Milton Maciel Mata Guerrero / Divulgador Científico.
milton.ciencia@gmail.com
Todos nosotros sabemos que la Ciencia está plagada de datos, números, cifras, conceptos, términos, definiciones, etc. Ahora bien, aunque la Ciencia rebosa de tanto conocimiento, si tenemos un acercamiento más profundo hacia la misma nos podremos percatar de que la Ciencia es más que conocimiento, ya que nos otorga la posibilidad de poder vislumbrar que existen cosas más grandes que nosotros, cosas más maravillosas de lo que podríamos imaginar, cosas más allá de nuestro alcance; en pocas palabras podemos simplemente maravillarnos.

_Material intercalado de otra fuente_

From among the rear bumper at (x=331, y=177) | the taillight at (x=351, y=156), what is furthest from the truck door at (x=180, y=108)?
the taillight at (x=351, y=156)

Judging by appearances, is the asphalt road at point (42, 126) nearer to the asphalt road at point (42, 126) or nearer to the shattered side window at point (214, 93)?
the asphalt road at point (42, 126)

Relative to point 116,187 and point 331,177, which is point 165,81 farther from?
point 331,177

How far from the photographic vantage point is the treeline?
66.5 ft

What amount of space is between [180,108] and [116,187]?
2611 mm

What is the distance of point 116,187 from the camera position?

Aquí algunos ejemplos de lo antes mencionado:
El cuerpo humano…
Podemos saber el número de átomos o el de células que hay en nuestro cuerpo, podemos conocer cómo funcionan los distintos órganos y sistemas que lo componen; pero también podríamos maravillarnos de la increíble maquinaria natural que es el cuerpo humano, solamente imaginemos la manera en que nuestro cuerpo se sana así mismo, es decir, la capacidad que tiene de regenerarse y que en ocasiones el único vestigio de ello es una cicatriz.
El planeta Tierra…
Conocemos el diámetro de la Tierra, su masa, su volumen, su distancia al Sol y muchas otras características del mismo, pero alguna vez te has puesto a pensar en la manera en que la Tierra sustenta la vida o en cómo siempre encuentra un equilibrio; es maravilloso pensar en cómo nuestra Tierra se encuentra a la distancia idónea de su estrella para que pueda darse la vida, a pesar de que nuestro planeta es sólo una mota de polvo, es tan sólo un punto azul en la inmensidad del espacio.
El Universo…
Sabemos mucho sobre el Universo, hemos aprendido sobre sus dimensiones y su composición, sabemos sobre los planetas, las lunas, las estrellas, las galaxias y más; pero en alguna ocasión has imaginado que hay más allá del límite del Universo visible, que hay más allá de donde nos permiten ver nuestros inventos tecnológicos, solamente reflexiona en todos esos grandes misterios que oculta el Cosmos; por ejemplo, que ocurre con la materia que devora un agujero negro, es posible viajar en el tiempo o la gran pregunta “estamos solos en el Universo”.
“Quien no posea el don de maravillarse y entusiasmarse, más le valdría estar muerto, ya que sus ojos se encuentran cerrados” (Albert Einstein).